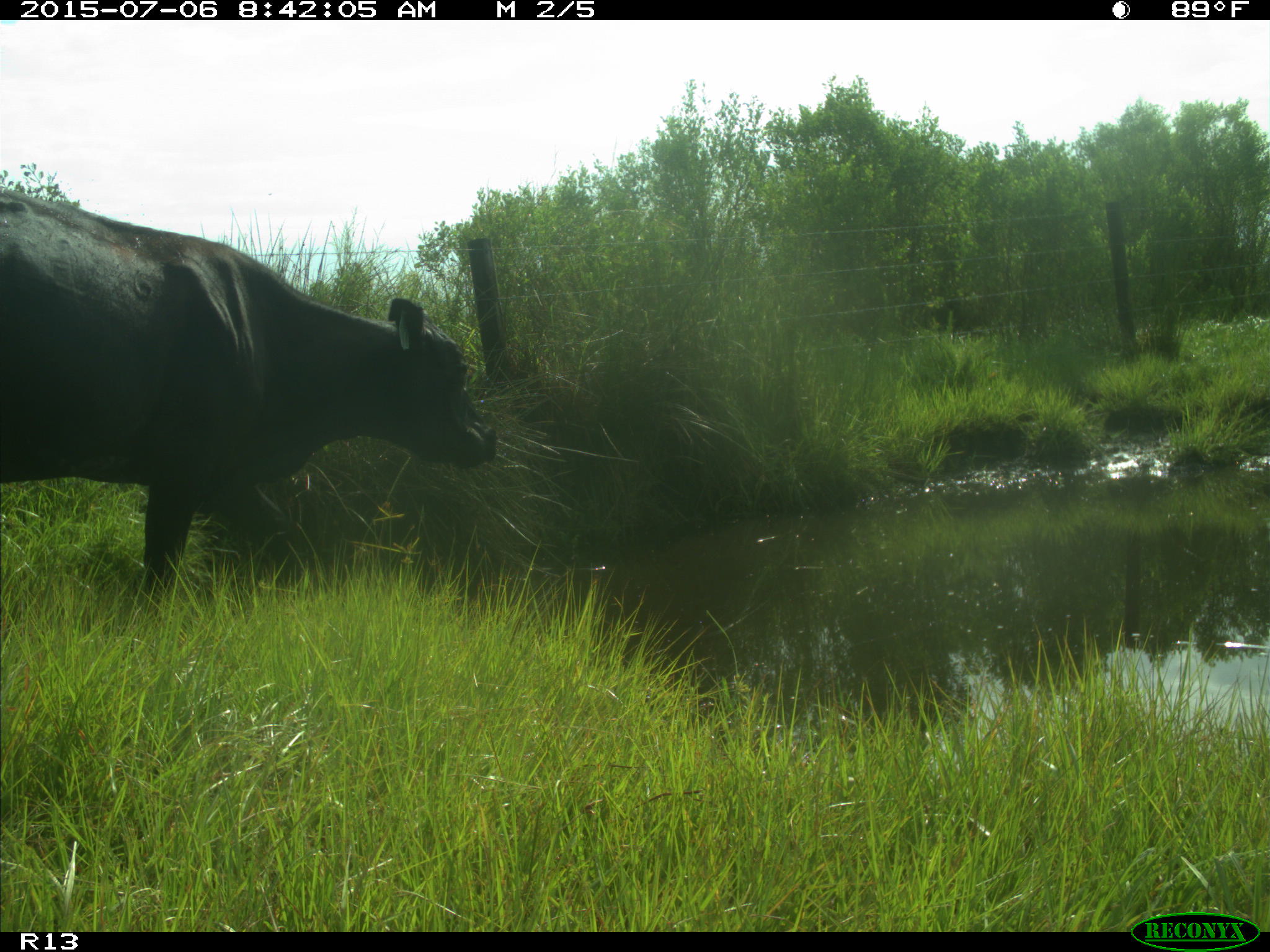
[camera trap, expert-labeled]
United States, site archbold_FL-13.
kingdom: Animalia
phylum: Chordata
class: Mammalia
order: Artiodactyla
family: Bovidae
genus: Bos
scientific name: Bos taurus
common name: domestic cow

◆ **WORK INSTRUCTION**
Each record above needs to be transcribed word for word, with its pictures omitted.

◆ **RESPONSE TO THE EXERCISE**
[camera trap, expert-labeled]
United States, site archbold_FL-13.
kingdom: Animalia
phylum: Chordata
class: Mammalia
order: Artiodactyla
family: Bovidae
genus: Bos
scientific name: Bos taurus
common name: domestic cow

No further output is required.